How many times have you seen someone warm up for a squat workout with a set of 10 with the bar. This epidemic plagues most gyms around the country.

By performing simple hip flexor stretches, in particular the frog stretch, you will be able to increase your range of motion, thereby maximizing your squat numbers.

When using resistance bands for hip flexor stretches, the Frog Stretch trumps them all. The Frog Stretch is a staple hip flexor stretch at Diesel Strength and Conditioning for an upcoming squat workout, or for general pain alleviation in the low back.
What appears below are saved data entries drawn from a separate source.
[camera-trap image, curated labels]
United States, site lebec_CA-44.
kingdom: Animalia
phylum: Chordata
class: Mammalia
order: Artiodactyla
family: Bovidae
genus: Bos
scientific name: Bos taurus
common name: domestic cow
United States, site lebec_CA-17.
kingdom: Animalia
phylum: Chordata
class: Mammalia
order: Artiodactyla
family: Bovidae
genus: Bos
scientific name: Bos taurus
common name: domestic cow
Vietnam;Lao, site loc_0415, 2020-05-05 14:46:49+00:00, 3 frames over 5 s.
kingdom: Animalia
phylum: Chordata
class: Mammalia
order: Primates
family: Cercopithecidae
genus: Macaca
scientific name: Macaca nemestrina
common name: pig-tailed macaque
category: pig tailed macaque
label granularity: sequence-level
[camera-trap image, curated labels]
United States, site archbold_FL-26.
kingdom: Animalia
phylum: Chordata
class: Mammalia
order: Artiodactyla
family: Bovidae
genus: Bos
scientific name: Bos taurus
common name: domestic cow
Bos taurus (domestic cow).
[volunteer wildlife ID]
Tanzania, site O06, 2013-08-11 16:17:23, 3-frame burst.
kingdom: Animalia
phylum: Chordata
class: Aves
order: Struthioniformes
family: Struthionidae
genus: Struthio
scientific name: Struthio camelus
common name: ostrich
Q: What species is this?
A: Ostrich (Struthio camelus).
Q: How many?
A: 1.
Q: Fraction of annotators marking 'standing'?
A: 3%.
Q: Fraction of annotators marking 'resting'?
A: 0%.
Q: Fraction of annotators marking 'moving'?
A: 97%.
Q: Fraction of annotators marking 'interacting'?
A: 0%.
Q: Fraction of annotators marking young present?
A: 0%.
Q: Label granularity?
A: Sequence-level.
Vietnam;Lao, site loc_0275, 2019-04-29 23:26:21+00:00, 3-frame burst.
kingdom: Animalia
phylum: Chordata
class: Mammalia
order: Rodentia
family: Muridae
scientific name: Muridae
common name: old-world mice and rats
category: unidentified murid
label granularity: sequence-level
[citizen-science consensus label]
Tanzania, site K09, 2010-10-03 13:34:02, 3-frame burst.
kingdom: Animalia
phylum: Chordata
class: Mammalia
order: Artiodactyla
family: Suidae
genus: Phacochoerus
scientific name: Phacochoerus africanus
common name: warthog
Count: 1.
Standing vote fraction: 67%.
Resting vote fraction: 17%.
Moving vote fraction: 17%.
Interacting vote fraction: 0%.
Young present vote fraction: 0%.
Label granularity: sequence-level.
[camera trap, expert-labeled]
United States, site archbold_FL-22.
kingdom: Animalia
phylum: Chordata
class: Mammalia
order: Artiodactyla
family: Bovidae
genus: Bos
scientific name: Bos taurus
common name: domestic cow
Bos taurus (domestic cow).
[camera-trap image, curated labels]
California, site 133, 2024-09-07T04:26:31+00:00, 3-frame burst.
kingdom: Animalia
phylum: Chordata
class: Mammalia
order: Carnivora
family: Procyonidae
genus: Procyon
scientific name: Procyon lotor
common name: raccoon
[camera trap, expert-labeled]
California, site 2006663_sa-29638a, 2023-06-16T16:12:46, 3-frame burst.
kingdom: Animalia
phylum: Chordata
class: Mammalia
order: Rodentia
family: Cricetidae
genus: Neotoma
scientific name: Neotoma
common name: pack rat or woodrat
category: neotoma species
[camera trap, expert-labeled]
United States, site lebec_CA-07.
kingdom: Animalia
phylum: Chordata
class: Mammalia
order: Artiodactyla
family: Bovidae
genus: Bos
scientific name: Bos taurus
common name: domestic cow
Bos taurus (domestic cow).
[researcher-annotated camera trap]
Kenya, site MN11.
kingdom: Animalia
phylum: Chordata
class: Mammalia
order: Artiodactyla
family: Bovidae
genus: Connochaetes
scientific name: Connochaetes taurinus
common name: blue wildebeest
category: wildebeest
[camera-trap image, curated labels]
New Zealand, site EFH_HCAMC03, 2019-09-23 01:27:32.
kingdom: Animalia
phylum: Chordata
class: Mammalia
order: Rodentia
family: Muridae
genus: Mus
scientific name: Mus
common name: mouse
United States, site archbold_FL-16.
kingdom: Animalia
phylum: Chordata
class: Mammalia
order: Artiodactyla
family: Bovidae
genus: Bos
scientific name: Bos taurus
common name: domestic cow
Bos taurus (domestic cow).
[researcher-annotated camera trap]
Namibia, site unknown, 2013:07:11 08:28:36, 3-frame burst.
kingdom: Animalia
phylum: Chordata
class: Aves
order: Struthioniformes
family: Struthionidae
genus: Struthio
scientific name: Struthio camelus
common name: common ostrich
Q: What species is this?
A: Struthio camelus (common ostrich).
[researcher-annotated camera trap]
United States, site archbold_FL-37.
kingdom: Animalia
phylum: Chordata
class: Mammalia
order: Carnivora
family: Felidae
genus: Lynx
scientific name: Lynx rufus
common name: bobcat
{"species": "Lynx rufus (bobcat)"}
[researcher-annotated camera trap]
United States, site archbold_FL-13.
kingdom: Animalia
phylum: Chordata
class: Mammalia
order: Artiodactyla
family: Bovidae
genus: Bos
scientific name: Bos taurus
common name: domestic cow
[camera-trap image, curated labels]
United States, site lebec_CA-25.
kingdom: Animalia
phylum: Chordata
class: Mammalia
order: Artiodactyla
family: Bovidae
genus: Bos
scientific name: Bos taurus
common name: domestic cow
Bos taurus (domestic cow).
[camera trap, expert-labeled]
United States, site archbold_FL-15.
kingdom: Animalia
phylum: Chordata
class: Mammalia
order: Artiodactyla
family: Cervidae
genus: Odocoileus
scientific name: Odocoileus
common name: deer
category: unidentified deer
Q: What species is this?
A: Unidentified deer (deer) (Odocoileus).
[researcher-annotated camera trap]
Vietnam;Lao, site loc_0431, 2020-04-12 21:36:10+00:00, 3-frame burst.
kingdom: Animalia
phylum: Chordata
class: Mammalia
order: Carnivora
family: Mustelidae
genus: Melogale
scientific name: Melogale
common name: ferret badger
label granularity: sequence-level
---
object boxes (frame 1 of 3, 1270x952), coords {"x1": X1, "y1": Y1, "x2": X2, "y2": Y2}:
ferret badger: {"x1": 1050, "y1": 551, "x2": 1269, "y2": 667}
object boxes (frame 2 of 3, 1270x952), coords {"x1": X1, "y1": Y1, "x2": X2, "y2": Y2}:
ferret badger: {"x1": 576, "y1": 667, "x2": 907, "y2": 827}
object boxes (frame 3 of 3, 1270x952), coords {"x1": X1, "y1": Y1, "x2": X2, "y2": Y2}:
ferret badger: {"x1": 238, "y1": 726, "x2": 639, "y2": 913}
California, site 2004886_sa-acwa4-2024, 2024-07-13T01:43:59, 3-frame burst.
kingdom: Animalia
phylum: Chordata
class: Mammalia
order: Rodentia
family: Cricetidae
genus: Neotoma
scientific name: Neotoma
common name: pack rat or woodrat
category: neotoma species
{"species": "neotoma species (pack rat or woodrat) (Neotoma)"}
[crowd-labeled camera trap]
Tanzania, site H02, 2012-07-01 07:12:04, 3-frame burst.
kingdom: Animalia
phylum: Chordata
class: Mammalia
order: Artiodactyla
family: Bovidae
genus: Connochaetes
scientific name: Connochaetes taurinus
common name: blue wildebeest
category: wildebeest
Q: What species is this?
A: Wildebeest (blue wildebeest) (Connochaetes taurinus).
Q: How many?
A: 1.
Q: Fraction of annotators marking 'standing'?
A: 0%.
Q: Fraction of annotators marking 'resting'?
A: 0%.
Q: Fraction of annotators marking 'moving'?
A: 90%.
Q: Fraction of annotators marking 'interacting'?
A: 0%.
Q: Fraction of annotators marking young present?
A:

Using Resistance Bands for Hip Flexor Stretches

To perform the Frog Stretch get in quadruped position, meaning you will be on your hands and knees. Before you do any movement, make sure you neutralize your spine.

When talking about a neutral spine, we are referring to your position. To keep a neutral spine, maintain a flat back from the top of your head all the way to your tailbone.

The Frog Stretch is a stretch where you vary the width between your knees and abductors depending upon hip mobility. Once you have established this, start rocking back and forth into your squat position.

This movement is a rehearsal of the squat movement pattern,  reinforces a neutral spine while you move into a flexion pattern. Make sure you vary the width of your knees as your hips start to open up.

Once you are comfortable in this pattern, you can add a resistance band to increase the stretch tension. Place the resistance band around your back, then around each knee.

After the band is in place, rock back into your original position and begin the Frog Stretch again. The resistance band adds a little traction on your low back, and helps you move your knees into a wider position.

Mixing up your movements in the frog stretch allows you to find your tight spots, giving your body the maximum hip flexor stretch possible.